De repente, Miritituba y su par a la otra orilla del río, Itaituba, se vieron en el corazón de un nuevo corredor de soja y agrocommodities que hoy, con la demanda imparable de China, adquiere mayor relevancia. Ese desarrollo es perceptible por los imponentes silos y brazos móviles en forma de gigantes tubos que transfieren el grano transportado por camiones a los barcos atracados en el río. Las infraestructuras sobresalen por la alta vegetación amazónica, superando a árboles de más de 40 metros, en un ejemplo contundente de que, ahora sí, los humanos están ganándole la batalla al río. Pero no sin consecuencias.
“La vida del pescador aquí es muy sufrida”, se lamenta María Clara Sousa Machado, una pescadora de 57 años que hace cuatro décadas que faena en la región. “Ahora, con los puertos de la soja, nuestra vida es aún más sufrida”, explica, sentada sobre su endeble canoa de madera.
Ella y otros pescadores se quejan de que, a causa del peligro que causa en el río el trasiego de las enormes barcazas, se ven obligados a recorrer mayores distancias para ir a pescar y ganarse el pan. Ello supone gastar más dinero en combustible, lo que no es una cuestión baladí, porque Machado explica que, por tres días de trabajo de seis de la mañana a cinco de la tarde, ganan apenas unos 30 euros por la venta del pescado.
Ahora, con los puertos de la soja, nuestra vida es aún más sufrida
María Clara Sousa Machado, pescadora de 57 años
El proyecto del Ferrogrão puede complicar todavía más las cosas para los pescadores de la región. El “tren de los granos”, como se llama en portugués a la línea férrea de 933 kilómetros que el Gobierno de Jair Bolsonaro planea comenzar a construir antes de final de año, podría expandir la cantidad de leguminosa que se exporta a través de la región, incrementando consecuentemente el número de barcos que lo transitan y su impacto en las comunidades de pescadores a lo largo del río Tapajós.
Pero los grandes productores y negociadores (traders) de granos lo ven de otra forma. El Ferrogrão serviría para apuntalar lo que en Brasil se conoce como el Arco Norte, una serie de puertos fluviales y atlánticos construidos en la región amazónica con el objetivo de abrir nuevas rutas de exportación a las agrocommodities brasileñas, sobre todo las producidas en el corazón del país, en la llamada región del centro-oeste. Se trata de un tema crucial, pues los puertos de los estados del sudeste, los tradicionales de Sao Paulo y Paraná, además de muy lejanos están saturados.
“La Ferrograo es un proyecto clave para el agronegocio, pero tendría un efecto devastador en los modos de vida de los mundurukú, que por supuesto resisten”, explica Diana Aguiar, que ha estudiado el impacto de la soja, la demanda de China y los potenciales daños en la región.

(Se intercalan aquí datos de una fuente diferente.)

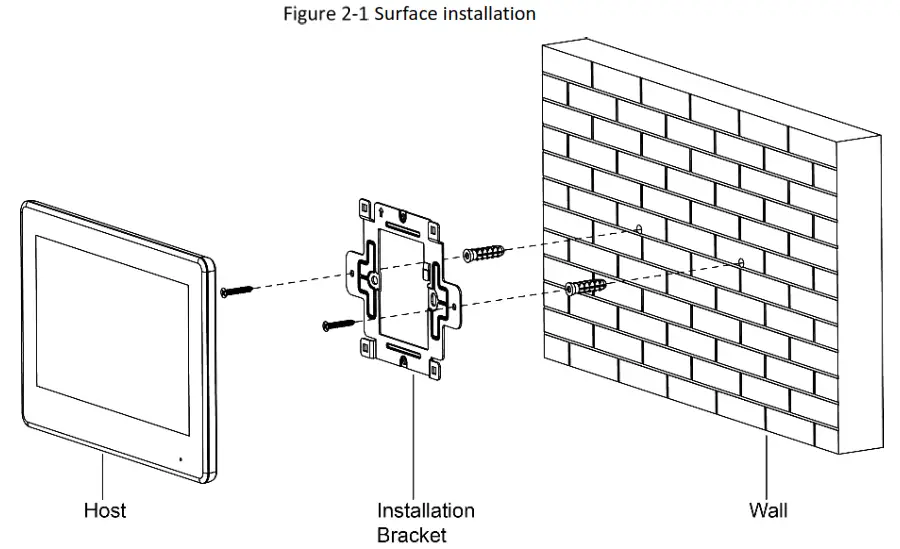 Figure 2-1 Surface installation

Host

Installation
Bracket

Wall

Aguiar se refiere a la interferencia en el río en el que pesca esta etnia indígena, pero también a la presión por sus tierras, incluso las que no han sido todavía demarcadas y, por lo tanto, no están protegidas por la Constitución brasileña. Los expertos coinciden en que nuevas infraestructuras en la Amazonía suponen una amenazan para la preservación por la presión de la frontera agrícola y la migración.
Entre 2014 y 2018, la producción de grano exportada por el Arco Norte aumentó un 146%, según datos facilitados por el Ministerio de Infraestructuras de Brasil. Unos datos que han puesto en guardia a ecologistas y activistas, quienes denuncian una corrida por las tierras a orillas del río para nuevos puertos. Sin embargo, el tirón de la demanda de China, que se enmarca en la gran ecuación global que supone alimentar a un planeta de población creciente y recursos finitos, parece estar ganándole el pulso al indomable Tapajós. Está por ver si también lo hará a la Amazonia tal y como la conocemos hoy.